Lloyd Stuns Wiebes With Long-Range Sprint to Win Ronde van Brugge Women in Chaotic Finale
Carys Lloyd produced the shock result of the women's spring season so far, launching a long-range sprint to stun Lorena Wiebes and the rest of the favourites at the Ronde van Brugge Women. The Welsh rider covered her face in disbelief as she crossed the line in Bruges, having held off Elisa Balsamo and Nienke Veenhoven in a finish that descended into chaos behind her.
The race was reshaped by a late crash that took out Charlotte Kool and disrupted the sprint trains of several leading teams. Wiebes, the overwhelming favourite after her dominant early-season form including victories at the In Flanders Fields race, found herself boxed in and unable to launch her sprint. By the time she found clear road, Lloyd was already surging away from the front of the group with 300 metres to go.
It was a victory born of opportunism and raw courage. Lloyd, riding for Lifeplus-Wahoo, had been quietly positioned near the front as the crash unfolded behind her. While the sprint favourites scrambled to reorganise, she seized the moment with an explosive acceleration that nobody could match. Balsamo, the former world champion, came closest but ran out of road before she could close the gap.
For Wiebes, it was a rare day of frustration. The SD Worx-Protime sprinter had been in imperious form, and the nature of her defeat — undone by positioning and circumstance rather than a lack of legs — will sting.
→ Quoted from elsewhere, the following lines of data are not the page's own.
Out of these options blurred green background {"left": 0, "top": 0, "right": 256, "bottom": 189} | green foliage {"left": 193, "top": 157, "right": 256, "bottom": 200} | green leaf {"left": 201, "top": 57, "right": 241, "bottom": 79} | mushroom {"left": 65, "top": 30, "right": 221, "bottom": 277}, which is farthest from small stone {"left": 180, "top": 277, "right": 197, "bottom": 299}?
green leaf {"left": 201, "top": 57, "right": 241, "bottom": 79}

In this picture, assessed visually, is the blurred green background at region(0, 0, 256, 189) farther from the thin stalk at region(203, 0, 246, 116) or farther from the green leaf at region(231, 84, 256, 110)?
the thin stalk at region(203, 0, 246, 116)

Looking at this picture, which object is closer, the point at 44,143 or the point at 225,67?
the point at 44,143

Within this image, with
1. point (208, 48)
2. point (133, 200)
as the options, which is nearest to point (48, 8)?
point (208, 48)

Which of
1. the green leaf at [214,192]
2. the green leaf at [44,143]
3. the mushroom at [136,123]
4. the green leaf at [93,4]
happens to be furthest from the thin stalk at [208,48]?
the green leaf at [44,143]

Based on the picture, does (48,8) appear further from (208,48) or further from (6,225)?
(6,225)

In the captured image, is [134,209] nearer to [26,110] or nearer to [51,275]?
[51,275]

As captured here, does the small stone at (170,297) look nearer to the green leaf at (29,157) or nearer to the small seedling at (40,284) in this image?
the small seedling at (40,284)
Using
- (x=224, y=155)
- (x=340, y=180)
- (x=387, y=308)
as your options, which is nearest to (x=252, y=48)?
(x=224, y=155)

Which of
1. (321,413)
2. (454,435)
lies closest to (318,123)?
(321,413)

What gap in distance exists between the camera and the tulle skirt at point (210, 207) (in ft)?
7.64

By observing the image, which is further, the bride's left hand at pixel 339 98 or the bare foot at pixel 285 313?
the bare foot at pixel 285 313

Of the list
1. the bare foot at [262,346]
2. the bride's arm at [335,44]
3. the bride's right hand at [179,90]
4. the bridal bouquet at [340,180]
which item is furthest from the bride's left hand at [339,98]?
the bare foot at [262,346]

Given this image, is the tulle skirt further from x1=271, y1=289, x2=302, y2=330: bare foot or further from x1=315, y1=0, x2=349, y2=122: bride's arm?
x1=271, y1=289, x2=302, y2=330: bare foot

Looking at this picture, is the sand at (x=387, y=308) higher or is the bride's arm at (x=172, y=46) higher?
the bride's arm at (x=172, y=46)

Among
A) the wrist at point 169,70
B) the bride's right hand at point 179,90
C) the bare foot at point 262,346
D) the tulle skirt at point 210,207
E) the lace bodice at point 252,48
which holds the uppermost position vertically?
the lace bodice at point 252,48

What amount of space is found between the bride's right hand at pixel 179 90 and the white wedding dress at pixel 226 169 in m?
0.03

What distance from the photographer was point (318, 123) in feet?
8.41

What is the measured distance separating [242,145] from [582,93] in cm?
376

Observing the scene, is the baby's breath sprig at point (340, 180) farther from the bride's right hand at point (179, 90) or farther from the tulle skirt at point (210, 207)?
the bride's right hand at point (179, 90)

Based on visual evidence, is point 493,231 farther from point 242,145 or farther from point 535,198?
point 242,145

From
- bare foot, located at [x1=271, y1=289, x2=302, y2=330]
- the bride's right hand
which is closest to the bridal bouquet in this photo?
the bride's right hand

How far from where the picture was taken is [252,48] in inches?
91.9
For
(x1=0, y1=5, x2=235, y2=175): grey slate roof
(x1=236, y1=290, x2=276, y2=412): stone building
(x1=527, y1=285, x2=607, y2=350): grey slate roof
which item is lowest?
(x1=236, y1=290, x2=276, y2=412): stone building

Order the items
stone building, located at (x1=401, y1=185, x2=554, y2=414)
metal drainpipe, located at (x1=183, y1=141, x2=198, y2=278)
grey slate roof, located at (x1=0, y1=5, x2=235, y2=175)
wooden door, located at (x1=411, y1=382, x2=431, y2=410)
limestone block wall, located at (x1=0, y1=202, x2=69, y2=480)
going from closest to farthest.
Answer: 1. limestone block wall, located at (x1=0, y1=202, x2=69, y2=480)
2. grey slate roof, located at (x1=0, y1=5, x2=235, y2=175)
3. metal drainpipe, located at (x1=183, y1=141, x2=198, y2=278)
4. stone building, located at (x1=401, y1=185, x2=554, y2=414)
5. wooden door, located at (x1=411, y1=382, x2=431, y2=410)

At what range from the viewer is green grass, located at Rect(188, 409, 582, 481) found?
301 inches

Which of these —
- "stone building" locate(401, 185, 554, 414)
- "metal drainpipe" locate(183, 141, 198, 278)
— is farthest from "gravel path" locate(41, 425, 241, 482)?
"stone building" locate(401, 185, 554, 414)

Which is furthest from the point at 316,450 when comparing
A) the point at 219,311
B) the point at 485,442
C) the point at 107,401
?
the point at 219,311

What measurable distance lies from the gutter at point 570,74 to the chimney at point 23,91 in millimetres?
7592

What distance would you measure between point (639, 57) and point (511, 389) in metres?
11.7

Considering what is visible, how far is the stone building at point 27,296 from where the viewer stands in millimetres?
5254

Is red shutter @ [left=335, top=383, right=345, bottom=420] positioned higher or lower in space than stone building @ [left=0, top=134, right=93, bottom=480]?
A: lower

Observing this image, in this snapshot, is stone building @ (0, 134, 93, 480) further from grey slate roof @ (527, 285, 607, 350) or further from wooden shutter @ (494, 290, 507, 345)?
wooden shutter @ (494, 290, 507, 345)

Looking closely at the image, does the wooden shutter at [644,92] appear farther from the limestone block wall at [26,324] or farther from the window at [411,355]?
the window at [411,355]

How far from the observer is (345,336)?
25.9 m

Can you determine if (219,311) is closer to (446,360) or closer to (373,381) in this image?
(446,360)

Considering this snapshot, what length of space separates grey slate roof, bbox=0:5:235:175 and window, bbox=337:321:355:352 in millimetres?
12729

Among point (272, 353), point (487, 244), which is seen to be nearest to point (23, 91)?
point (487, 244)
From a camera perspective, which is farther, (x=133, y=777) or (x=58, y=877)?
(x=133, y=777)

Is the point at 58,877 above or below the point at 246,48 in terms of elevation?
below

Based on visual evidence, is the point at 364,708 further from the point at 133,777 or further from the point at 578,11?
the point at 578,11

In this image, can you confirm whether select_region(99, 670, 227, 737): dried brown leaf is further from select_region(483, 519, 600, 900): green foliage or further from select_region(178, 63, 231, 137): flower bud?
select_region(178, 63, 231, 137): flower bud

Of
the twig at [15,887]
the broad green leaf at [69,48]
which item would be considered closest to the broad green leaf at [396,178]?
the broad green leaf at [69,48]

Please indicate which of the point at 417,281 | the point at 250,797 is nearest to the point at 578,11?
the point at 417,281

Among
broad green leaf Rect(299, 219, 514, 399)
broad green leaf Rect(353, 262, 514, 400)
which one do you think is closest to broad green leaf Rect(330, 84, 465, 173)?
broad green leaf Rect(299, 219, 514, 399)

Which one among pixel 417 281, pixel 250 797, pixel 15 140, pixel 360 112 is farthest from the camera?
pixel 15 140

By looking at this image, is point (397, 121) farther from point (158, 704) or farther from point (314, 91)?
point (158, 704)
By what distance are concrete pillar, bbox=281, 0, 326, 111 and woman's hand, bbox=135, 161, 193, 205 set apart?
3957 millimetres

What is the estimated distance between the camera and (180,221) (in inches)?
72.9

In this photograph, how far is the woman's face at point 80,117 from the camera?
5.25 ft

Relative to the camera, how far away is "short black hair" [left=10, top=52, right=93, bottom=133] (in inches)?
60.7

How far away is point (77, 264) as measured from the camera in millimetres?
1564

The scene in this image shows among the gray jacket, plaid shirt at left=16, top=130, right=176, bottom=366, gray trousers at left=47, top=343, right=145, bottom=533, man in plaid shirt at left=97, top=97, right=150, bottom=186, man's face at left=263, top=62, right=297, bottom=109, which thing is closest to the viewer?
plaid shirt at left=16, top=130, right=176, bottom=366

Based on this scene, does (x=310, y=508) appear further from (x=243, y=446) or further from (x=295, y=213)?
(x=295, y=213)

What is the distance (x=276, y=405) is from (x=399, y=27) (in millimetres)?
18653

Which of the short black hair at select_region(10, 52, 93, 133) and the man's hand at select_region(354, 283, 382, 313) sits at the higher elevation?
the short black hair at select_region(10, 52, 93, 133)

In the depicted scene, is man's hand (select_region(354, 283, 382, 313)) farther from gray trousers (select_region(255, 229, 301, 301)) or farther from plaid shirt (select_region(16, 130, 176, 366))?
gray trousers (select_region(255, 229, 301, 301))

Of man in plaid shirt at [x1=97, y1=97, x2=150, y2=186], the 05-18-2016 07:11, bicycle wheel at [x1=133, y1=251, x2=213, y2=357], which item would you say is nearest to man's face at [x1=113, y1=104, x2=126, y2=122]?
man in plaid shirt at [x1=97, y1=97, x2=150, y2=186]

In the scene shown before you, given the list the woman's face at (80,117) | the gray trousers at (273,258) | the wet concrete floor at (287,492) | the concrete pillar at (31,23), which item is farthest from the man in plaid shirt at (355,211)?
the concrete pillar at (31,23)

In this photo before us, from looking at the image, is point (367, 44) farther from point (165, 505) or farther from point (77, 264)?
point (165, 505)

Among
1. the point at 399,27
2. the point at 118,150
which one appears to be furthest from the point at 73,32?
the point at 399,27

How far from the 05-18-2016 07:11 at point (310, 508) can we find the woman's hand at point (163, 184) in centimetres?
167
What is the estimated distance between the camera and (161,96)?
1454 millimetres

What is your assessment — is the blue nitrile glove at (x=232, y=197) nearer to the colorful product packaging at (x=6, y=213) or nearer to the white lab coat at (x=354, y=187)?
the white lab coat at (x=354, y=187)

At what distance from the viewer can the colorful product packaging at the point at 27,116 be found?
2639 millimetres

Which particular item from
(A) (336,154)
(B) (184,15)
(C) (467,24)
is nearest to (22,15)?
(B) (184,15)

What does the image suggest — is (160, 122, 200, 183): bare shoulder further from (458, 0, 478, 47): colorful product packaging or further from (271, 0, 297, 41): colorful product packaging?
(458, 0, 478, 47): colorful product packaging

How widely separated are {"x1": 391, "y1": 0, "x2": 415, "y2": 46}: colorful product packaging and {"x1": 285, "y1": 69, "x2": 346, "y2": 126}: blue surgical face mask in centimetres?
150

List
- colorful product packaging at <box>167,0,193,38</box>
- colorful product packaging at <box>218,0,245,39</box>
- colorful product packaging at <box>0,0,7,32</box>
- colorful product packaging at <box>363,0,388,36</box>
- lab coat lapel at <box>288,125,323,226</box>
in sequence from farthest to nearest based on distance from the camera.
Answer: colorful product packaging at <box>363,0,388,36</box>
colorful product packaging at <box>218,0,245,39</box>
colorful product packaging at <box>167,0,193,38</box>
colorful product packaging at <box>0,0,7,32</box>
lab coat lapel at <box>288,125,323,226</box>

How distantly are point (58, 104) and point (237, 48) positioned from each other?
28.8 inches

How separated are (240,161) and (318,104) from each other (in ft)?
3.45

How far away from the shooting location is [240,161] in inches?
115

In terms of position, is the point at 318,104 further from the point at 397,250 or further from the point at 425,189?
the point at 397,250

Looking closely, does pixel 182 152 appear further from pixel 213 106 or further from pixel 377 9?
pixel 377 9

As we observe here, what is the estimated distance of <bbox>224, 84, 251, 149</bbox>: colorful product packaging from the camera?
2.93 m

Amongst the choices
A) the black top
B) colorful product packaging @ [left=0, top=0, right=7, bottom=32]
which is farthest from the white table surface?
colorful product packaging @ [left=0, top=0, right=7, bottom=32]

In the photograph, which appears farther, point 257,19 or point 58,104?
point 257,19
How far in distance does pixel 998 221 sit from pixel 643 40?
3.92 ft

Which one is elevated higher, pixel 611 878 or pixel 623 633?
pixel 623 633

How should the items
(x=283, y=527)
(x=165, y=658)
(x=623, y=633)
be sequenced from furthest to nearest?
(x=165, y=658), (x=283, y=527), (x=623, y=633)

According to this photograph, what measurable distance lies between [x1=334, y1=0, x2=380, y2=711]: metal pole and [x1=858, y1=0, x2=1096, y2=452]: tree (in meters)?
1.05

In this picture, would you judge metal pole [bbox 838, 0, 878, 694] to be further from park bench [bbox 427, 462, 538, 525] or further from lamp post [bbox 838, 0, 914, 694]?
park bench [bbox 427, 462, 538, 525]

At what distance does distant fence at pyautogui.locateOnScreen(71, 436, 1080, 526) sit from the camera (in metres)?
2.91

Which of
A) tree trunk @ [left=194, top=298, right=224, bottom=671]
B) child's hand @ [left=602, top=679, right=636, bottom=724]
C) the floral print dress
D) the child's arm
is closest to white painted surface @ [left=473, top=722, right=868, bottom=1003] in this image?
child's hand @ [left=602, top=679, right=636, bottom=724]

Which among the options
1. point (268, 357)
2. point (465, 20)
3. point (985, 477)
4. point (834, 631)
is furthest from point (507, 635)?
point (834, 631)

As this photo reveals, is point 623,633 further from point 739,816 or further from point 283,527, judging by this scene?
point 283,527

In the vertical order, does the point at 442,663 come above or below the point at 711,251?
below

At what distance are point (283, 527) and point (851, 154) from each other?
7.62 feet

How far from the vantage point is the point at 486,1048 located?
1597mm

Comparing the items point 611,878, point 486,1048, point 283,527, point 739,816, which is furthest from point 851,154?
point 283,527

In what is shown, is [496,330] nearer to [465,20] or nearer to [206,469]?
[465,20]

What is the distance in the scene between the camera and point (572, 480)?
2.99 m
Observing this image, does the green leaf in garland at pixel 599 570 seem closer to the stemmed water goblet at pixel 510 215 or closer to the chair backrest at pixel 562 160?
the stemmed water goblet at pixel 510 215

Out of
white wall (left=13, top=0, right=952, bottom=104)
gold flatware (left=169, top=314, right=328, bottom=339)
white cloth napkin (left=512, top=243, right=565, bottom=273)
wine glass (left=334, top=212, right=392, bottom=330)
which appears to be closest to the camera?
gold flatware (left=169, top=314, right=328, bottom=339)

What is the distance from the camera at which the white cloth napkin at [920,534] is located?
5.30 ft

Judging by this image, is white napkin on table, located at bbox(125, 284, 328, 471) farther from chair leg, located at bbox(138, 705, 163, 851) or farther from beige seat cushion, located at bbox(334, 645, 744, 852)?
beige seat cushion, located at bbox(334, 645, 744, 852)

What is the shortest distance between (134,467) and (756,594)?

Her team acknowledged that the chaotic finale played against them. "We were in the wrong place at the wrong time," directeur sportif Danny Stam conceded. "These things happen in the Classics."
The result is the biggest of Lloyd's career by a considerable margin and highlights the growing depth of talent in the women's peloton. The 24-year-old Welsh rider, who moved to the WorldTour for 2026 after impressing at Continental level, had shown flashes of her sprinting ability in smaller races but had never threatened at this level before. Her victory in Bruges puts her firmly on the map ahead of the cobbled Classics.
The newly rebranded race, which ditched the Classic Brugge-De Panne name after the 2025 edition was marred by a series of dangerous crashes in the closing kilometres, was hailed as a success by organisers despite the late drama. The finish through the cobbled streets of central Bruges provided a spectacular backdrop, even if the sprint itself was ultimately decided by chaos rather than pure power.